Module FIN: The module FIN for halting the computation of \(\varPi \) is shown in Fig. 5. The operation of the module is clear: once M reaches instruction \(l_h\) and halts, \(\sigma _{l_h}\) becomes activated. Neuron \(l_h\) sends a spike to \(\sigma _1\), the neuron corresponding to register 1 of M. Once the number of spikes in \(\sigma _{1}\) become odd (of the form \(2n + 1\), where n is the value stored in register 1), \(\sigma _1\) keeps applying its only rule: at every step, 2 spikes are consumed, and 1 spike is sent to Env. In this way, the number n is computed since \(\sigma _1\) will send precisely n spikes to Env.

The ADD module has \(nd_{syn}\): initially it has \(pres(l_i^2) = \emptyset ,\) and its \(k = 1 < |N|\). We also observe the parameter values: m is at least 9 by setting \(|S_r| = 1\), then adding the two additional rules in \(\sigma _{l_i^1}\); k is clearly at least 1; lastly, the synapse weight l is at least 3 by again setting \(|S_r| = 1\). This completes the proof. \(\square \)

Fig. 5.
figure 5

Module FIN in the proof of Theorem 2.

Full size image

5 Conclusions and Final Remarks

In [5] it is known that asynchronous SNP systems with extended rules are universal, while the conjecture is that asynchronous SNP systems with standard rules are not [3]. In Theorem 1, we showed that asynchronous bounded SNPSP systems are not universal where, similar to standard rules, each neuron can only produce at most one spike each step. In Theorem 2, asynchronous WSNPSP systems are shown to be universal. In WSNPSP systems, the synapse weights perform a function similar to extended rules in the sense that a neuron can produce more than one spike each step. Our results thus provide support to the conjecture about the nonuniversality of asynchronous SNP systems with standard rules. It is also interesting to realize the computing power of asynchronous unbounded (in spikes) SNPSP systems.
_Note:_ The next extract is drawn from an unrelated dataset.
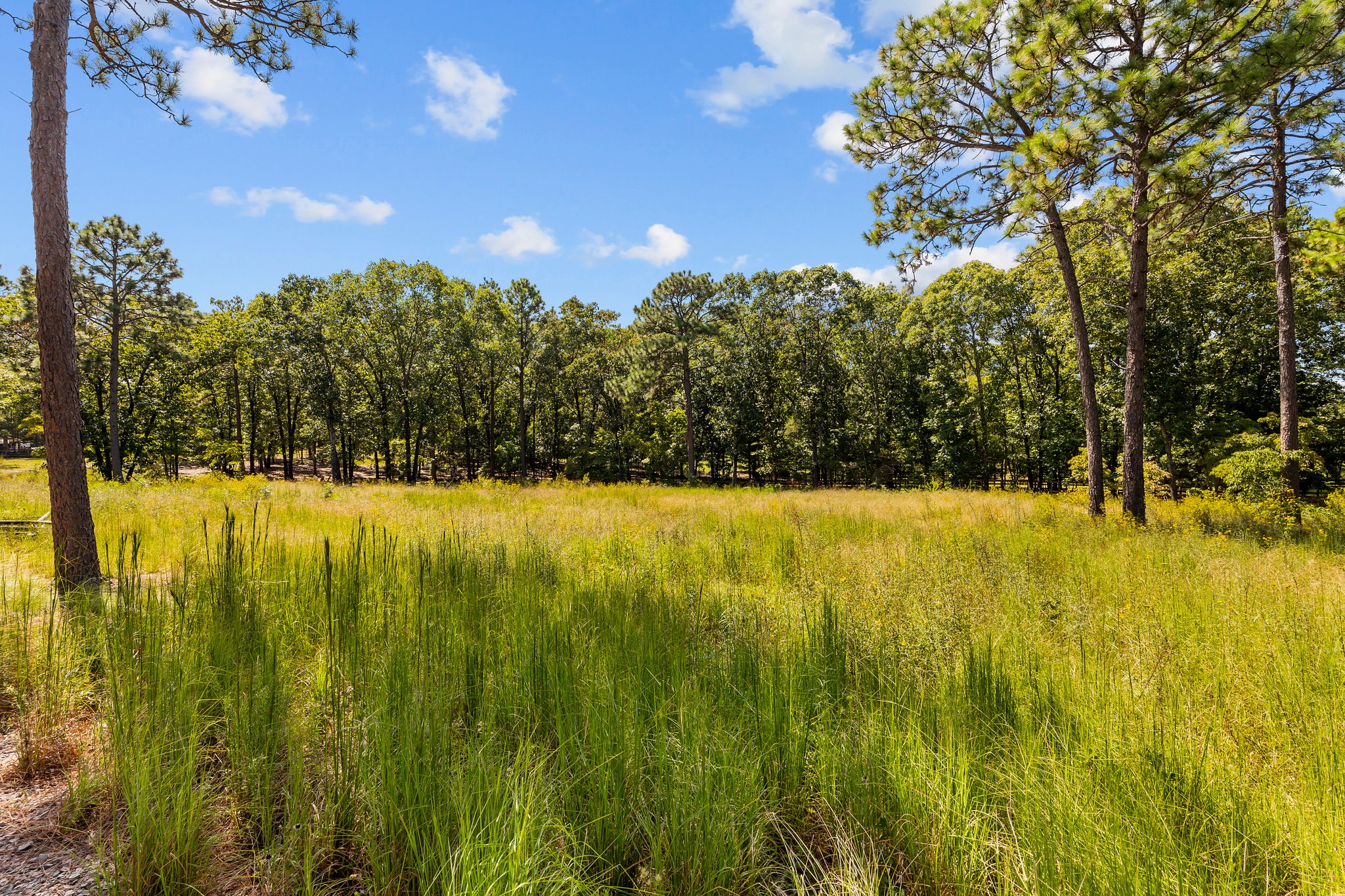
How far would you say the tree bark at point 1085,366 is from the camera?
956 cm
It can be argued that when \(\alpha \in \{ \pm , \mp \}\), the synapse creation (resp., deletion) immediately followed by a synapse deletion (resp., creation) is another form of synchronization. Can asynchronous WSNPSP systems maintain their computing power, if we further restrict them by removing such semantic? Another interesting question is as follows: in the ADD module in Theorem 2, we have \(nd_{syn}\). Can we still maintain universality if we remove this level, so that \(nd_{neur}\) in asyn mode is the only source of nondeterminism? In [5] for example, the modules used asyn mode and \(nd_{rule}\), while in [14], only asyn mode was used (but with the use of a new ingredient called local synchronization).
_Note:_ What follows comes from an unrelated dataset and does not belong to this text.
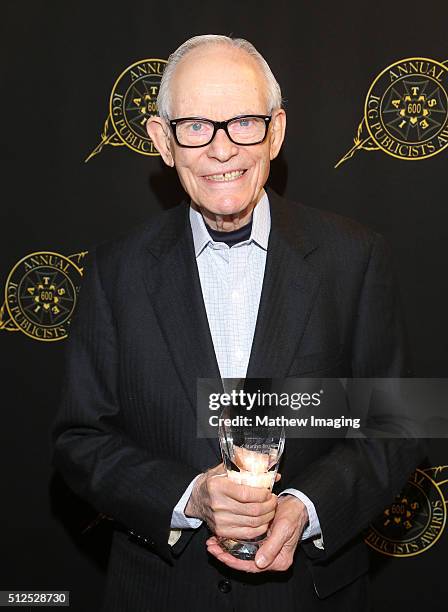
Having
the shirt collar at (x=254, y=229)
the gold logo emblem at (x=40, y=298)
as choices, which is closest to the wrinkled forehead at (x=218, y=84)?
the shirt collar at (x=254, y=229)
In Theorem 2, the construction is based on the value \(|S_r|\). Can we have a uniform construction while maintaining universality? i.e. can we construct a \(\varPi \) such that \(N(\varPi ) = NRE\), but is independent on the number of \(\mathtt {SUB}\) instructions of M? Then perhaps parameters m and l in Theorem 2 can be reduced.